[Stored data]
- - - -
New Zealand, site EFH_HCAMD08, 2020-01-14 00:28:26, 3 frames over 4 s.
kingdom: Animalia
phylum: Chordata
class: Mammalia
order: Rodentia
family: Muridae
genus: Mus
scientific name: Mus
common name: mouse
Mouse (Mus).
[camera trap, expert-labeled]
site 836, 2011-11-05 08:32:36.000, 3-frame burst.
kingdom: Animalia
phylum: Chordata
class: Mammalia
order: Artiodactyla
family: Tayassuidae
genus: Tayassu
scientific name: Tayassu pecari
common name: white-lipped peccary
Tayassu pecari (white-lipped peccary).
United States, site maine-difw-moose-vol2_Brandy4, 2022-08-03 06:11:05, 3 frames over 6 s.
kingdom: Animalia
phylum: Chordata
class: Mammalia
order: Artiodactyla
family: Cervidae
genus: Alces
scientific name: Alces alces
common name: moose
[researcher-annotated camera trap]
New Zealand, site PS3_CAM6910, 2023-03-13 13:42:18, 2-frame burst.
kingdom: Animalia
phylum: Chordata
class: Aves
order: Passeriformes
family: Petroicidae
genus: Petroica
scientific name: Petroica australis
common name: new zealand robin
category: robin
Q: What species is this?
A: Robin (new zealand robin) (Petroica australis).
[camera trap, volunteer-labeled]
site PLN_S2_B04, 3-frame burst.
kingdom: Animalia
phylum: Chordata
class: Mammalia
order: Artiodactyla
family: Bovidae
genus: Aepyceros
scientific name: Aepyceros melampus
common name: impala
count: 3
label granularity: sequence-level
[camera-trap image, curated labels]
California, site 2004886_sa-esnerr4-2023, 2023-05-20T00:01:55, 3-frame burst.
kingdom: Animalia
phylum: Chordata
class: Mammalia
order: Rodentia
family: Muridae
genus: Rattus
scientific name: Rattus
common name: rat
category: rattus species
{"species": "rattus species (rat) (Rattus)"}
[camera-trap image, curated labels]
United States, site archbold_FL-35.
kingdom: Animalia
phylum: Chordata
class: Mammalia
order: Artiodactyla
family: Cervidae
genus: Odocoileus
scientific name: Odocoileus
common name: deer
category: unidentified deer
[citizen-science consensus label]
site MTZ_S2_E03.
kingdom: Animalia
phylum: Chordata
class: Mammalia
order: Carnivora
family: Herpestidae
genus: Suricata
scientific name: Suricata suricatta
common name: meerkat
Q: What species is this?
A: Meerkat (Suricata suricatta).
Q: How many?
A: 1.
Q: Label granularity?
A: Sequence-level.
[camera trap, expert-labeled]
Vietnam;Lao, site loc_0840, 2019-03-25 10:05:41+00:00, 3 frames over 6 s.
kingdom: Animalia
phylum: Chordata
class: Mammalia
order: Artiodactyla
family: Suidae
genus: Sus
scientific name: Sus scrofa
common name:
- - - -
Pull out every line of the records above that contains the word "United".

- _EXERCISE SOLUTION_
United States, site maine-difw-moose-vol2_Brandy4, 2022-08-03 06:11:05, 3 frames over 6 s.
United States, site archbold_FL-35.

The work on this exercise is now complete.